- Supreme Court of the United States

Decided June 4, 2012
- Full case name: Armour v. City of Indianapolis
- Citations: 566 U.S. 673 (more)

Holding
- Declining to refund people who had paid a lump sum instead of installments into a city program was rationally related to lowering administrative costs, so it did not violate the Equal Protection Clause.

Court membership
- Chief Justice John Roberts Associate Justices Antonin Scalia · Anthony Kennedy Clarence Thomas · Ruth Bader Ginsburg Stephen Breyer · Samuel Alito Sonia Sotomayor · Elena Kagan

Case opinions
- Majority: Breyer, joined by Kennedy, Thomas, Ginsburg, Sotomayor, Kagan
- Dissent: Roberts, joined by Scalia, Alito

Laws applied
- Equal Protection Clause

= Armour v. City of Indianapolis =

Armour v.

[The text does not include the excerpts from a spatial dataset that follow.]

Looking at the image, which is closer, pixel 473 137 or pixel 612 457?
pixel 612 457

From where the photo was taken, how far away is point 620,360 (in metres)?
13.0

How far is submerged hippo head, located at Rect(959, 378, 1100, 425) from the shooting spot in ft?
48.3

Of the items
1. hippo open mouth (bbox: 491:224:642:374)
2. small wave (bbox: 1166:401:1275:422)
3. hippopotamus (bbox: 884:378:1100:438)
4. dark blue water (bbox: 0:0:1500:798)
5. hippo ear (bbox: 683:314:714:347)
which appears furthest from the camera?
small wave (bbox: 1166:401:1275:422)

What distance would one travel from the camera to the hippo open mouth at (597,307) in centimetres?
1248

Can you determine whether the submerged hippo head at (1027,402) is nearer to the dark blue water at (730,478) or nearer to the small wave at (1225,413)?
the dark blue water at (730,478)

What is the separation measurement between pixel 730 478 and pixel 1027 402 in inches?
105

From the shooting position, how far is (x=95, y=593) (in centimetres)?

City of Indianapolis, , was a United States Supreme Court case in which the court held that declining to refund people who had paid a lump sum instead of installments into a city program was rationally related to lowering administrative costs, so it did not violate the Equal Protection Clause.

==Background==

For decades, Indianapolis, Indiana funded sewer projects using Indiana's Barrett Law, which permitted cities to apportion a public-improvement project's costs equally among all abutting lots. Under that system, a city would create an initial assessment, dividing the total estimated cost by the number of lots and making any necessary adjustments. Upon a project's completion, the city would issue a final lot-by-lot assessment. Lot owners could elect to pay the assessment in a lump sum or over time in installments.

After the City completed the Brisbane/Manning Sanitary Sewers Project, it sent affected homeowners formal notice of their payment obligations. Of the 180 affected homeowners, 38 elected to pay the lump sum. The following year, the City abandoned Barrett Law financing and adopted the Septic Tank Elimination Program (STEP), which financed projects partially through bonds, thereby lowering individual owner's sewer-connection costs. In implementing STEP, the City's Board of Public Works enacted a resolution forgiving all assessment amounts still owed pursuant to Barrett Law financing. Homeowners who had paid the Brisbane/Manning Project lump sum received no refund, while homeowners who had elected to pay in installments were under no obligation to make further payments.

The 38 homeowners who paid the lump sum asked the City for a refund, but the City denied the request. Thirty-one of these homeowners brought suit in Indiana state court claiming that the City's refusal violated the Federal Equal Protection Clause. The trial court granted summary judgment to the homeowners, and the Indiana Court of Appeals affirmed. The Indiana Supreme Court reversed, holding that the City's distinction between those who had already paid and those who had not was rationally related to its legitimate interests in reducing administrative costs, providing financial hardship relief to homeowners, transitioning from the Barrett Law system to STEP, and preserving its limited resources.

==Opinion of the court==

The Supreme Court issued an opinion on June 4, 2012.